EXTRACTED RECORDS:
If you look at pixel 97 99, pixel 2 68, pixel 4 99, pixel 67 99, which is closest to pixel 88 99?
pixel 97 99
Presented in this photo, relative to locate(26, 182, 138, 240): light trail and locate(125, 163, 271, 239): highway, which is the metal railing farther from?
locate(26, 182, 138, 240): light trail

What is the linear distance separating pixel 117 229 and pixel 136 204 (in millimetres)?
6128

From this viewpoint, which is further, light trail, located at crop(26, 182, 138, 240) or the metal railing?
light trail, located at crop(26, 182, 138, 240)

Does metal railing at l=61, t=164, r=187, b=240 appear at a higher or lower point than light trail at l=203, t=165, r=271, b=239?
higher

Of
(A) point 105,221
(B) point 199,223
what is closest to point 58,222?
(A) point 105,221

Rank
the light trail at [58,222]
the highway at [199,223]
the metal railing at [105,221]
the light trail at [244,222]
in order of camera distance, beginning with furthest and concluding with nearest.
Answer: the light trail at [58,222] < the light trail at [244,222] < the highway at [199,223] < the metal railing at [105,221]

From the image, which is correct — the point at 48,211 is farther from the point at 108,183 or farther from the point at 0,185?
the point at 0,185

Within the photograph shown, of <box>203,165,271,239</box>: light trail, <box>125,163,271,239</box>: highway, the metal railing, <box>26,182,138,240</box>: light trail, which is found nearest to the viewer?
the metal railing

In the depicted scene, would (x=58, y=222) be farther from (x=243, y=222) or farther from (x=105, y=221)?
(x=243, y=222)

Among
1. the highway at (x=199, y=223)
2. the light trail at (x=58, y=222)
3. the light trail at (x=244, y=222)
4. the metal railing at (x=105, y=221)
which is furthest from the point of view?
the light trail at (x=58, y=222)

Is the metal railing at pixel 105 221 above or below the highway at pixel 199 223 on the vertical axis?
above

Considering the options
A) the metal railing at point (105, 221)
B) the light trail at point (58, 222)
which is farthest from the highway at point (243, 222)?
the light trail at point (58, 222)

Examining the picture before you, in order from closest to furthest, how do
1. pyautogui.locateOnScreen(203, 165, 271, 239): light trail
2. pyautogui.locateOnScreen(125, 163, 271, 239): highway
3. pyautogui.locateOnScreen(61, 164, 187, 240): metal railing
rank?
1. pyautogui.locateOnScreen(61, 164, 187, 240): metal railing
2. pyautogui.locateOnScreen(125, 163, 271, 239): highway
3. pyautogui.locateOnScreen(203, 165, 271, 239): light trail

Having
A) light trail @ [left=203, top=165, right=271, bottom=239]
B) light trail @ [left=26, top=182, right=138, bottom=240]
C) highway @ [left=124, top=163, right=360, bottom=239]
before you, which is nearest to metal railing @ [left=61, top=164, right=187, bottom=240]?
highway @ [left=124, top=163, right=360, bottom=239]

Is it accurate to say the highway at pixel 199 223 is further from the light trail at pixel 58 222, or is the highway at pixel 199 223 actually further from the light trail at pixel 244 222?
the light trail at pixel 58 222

GIVEN EXERCISE: Return each line of the rows above that contains the word "distance". Case counts.

ANSWER TO THE EXERCISE:
What is the linear distance separating pixel 117 229 and pixel 136 204 (in millimetres)?
in order of camera distance, beginning with furthest and concluding with nearest.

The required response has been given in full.